Verhage SM, Schipper IB, Hoogendoorn JM - J Foot Ankle Res (2015)

Bottom Line: In addition, no functional differences were found between bimalleolar and trimalleolar fractures.Surprisingly, poor outcomes were found for isolated medial malleolar fractures.The results of our study show that long-term functional outcome is strongly associated to medial malleolar fractures, isolated or as part of bi- or trimalleolar fractures.

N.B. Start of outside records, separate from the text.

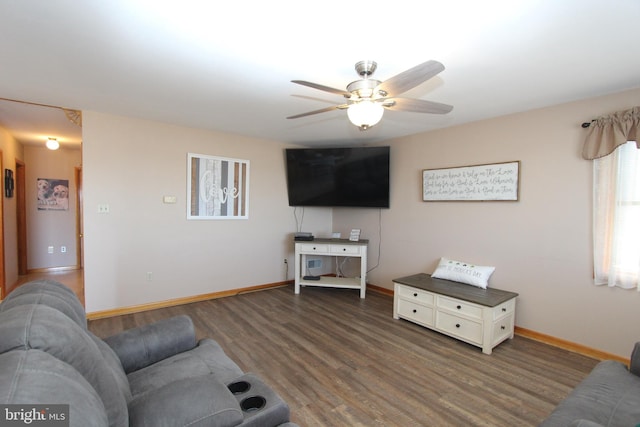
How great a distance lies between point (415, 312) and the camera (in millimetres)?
3350

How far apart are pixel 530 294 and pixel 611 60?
7.08 feet

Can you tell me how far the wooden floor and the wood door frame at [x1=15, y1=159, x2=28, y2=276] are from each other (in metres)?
3.29

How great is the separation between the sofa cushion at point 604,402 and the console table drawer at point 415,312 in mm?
1532

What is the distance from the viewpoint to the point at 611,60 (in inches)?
80.3

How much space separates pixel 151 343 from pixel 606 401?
2.45 meters

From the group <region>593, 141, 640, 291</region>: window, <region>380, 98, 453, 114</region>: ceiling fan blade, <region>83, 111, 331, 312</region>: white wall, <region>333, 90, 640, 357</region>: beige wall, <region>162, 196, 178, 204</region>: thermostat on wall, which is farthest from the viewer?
<region>162, 196, 178, 204</region>: thermostat on wall

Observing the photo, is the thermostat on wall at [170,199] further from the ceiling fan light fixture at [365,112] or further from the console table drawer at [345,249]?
the ceiling fan light fixture at [365,112]

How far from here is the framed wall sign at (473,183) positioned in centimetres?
320

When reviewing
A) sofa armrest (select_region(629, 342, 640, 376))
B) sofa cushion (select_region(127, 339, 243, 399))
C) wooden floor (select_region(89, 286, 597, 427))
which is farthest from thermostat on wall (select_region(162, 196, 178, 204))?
sofa armrest (select_region(629, 342, 640, 376))

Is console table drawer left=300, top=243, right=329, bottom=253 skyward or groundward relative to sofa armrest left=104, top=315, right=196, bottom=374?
skyward

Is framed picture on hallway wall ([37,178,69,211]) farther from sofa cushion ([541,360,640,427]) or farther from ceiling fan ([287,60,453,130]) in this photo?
sofa cushion ([541,360,640,427])

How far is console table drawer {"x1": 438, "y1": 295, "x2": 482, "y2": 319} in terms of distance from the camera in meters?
2.84

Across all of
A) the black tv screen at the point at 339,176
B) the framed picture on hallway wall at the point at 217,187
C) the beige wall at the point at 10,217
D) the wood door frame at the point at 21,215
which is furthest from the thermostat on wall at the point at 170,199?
the wood door frame at the point at 21,215

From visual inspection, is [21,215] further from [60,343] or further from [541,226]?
[541,226]
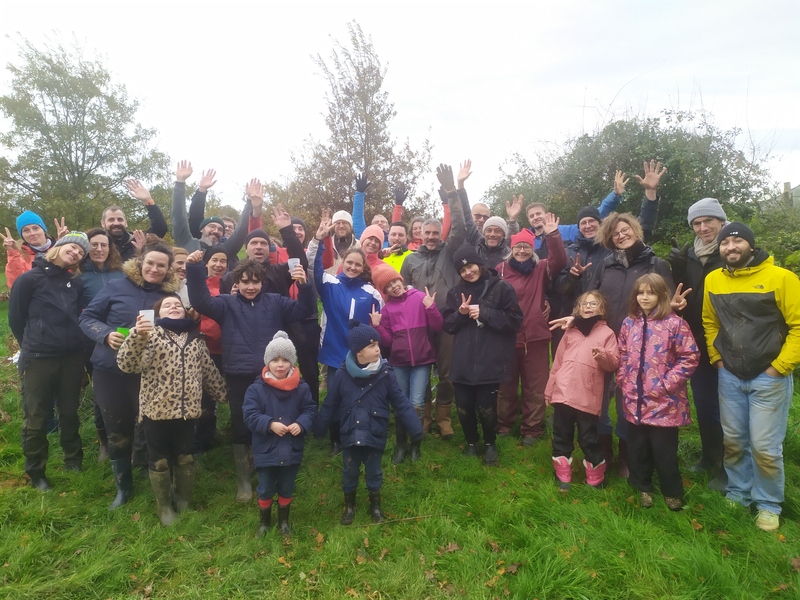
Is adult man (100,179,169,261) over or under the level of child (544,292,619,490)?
over

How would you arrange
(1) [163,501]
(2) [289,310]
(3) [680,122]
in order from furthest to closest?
(3) [680,122] → (2) [289,310] → (1) [163,501]

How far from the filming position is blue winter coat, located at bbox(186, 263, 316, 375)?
Answer: 4.32 m

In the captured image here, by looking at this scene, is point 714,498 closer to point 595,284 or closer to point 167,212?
point 595,284

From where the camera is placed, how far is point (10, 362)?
880 centimetres

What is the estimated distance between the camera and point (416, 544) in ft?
12.7

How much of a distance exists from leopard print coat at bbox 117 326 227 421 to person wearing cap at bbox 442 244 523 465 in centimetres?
265

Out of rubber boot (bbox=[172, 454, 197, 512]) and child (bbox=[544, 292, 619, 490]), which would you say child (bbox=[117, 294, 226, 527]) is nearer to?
rubber boot (bbox=[172, 454, 197, 512])

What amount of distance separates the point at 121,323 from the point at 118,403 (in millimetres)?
781

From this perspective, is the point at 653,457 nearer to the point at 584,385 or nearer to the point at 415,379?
the point at 584,385

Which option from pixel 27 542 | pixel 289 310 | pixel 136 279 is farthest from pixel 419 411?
pixel 27 542

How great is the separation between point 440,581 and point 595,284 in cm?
320

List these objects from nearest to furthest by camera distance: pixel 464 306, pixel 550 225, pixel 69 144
→ pixel 464 306 → pixel 550 225 → pixel 69 144

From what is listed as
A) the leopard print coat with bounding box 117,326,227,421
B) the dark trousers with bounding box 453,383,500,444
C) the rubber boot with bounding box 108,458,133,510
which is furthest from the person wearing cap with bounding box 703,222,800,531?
the rubber boot with bounding box 108,458,133,510

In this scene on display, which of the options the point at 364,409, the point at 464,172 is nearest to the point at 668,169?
the point at 464,172
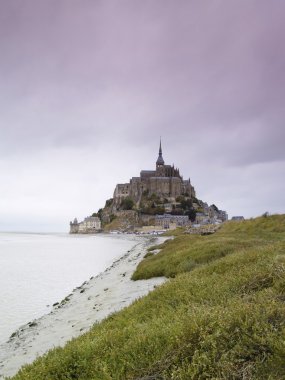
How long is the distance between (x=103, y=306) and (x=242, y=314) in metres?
8.40

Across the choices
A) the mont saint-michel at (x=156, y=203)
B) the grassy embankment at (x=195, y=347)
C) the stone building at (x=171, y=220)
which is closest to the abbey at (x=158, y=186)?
the mont saint-michel at (x=156, y=203)

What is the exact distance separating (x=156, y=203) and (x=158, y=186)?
9948mm

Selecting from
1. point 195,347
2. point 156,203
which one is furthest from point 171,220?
point 195,347

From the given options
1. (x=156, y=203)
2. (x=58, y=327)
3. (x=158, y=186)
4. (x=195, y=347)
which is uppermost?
(x=158, y=186)

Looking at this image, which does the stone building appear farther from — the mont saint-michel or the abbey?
the abbey

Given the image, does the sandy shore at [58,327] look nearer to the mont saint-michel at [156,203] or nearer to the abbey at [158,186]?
the mont saint-michel at [156,203]

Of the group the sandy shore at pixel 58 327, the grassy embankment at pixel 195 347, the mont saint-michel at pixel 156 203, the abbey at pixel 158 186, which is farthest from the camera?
the abbey at pixel 158 186

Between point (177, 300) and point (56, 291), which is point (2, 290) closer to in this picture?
point (56, 291)

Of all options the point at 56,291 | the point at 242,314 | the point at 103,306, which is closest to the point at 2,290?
the point at 56,291

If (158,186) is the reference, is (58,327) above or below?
below

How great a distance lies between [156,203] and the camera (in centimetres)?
17750

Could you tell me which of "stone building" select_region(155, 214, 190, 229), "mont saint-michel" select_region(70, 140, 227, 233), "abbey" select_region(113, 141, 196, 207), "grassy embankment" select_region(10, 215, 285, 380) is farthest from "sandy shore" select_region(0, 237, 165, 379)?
"abbey" select_region(113, 141, 196, 207)

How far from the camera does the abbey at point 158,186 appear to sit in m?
181

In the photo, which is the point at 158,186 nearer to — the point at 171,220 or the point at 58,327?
the point at 171,220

View Article: PubMed Central - PubMed

Affiliation: MC Haaglanden, Department of Surgery, Postbus 432, 2501 CK The Hague, The Netherlands.

ABSTRACT

Background: Large comparative studies that have evaluated long-term functional outcome of operatively treated ankle fractures are lacking. This study was performed to analyse the influence of several combinations of malleolar fractures on long-term functional outcome and development of osteoarthritis.

Methods: Retrospective cohort-study on operated (1995-2007) malleolar fractures. Results were assessed with use of the AAOS- and AOFAS-questionnaires, VAS-pain score, dorsiflexion restriction (range of motion) and osteoarthritis. Categorisation was determined using the number of malleoli involved.

Results: 243 participants with a mean follow-up of 9.6 years were included. Significant differences for all outcomes were found between unimalleolar (isolated fibular) and bimalleolar (a combination of fibular and medial) fractures (AOFAS 97 vs 91, p = 0.035; AAOS 97 vs 90, p = 0.026; dorsiflexion restriction 2.8° vs 6.7°, p = 0.003). Outcomes after fibular fractures with an additional posterior fragment were similar to isolated fibular fractures. However, significant differences were found between unimalleolar and trimalleolar (a combination of lateral, medial and posterior) fractures (AOFAS 97 vs 88, p < 0.001; AAOS 97 vs 90, p = 0.003; VAS-pain 1.1 vs 2.3 p < 0.001; dorsiflexion restriction 2.9° vs 6.9°, p < 0.001). There was no significant difference in isolated fibular fractures with or without additional deltoid ligament injury. In addition, no functional differences were found between bimalleolar and trimalleolar fractures. Surprisingly, poor outcomes were found for isolated medial malleolar fractures. Development of osteoarthritis occurred mainly in trimalleolar fractures with a posterior fragment larger than 5 %.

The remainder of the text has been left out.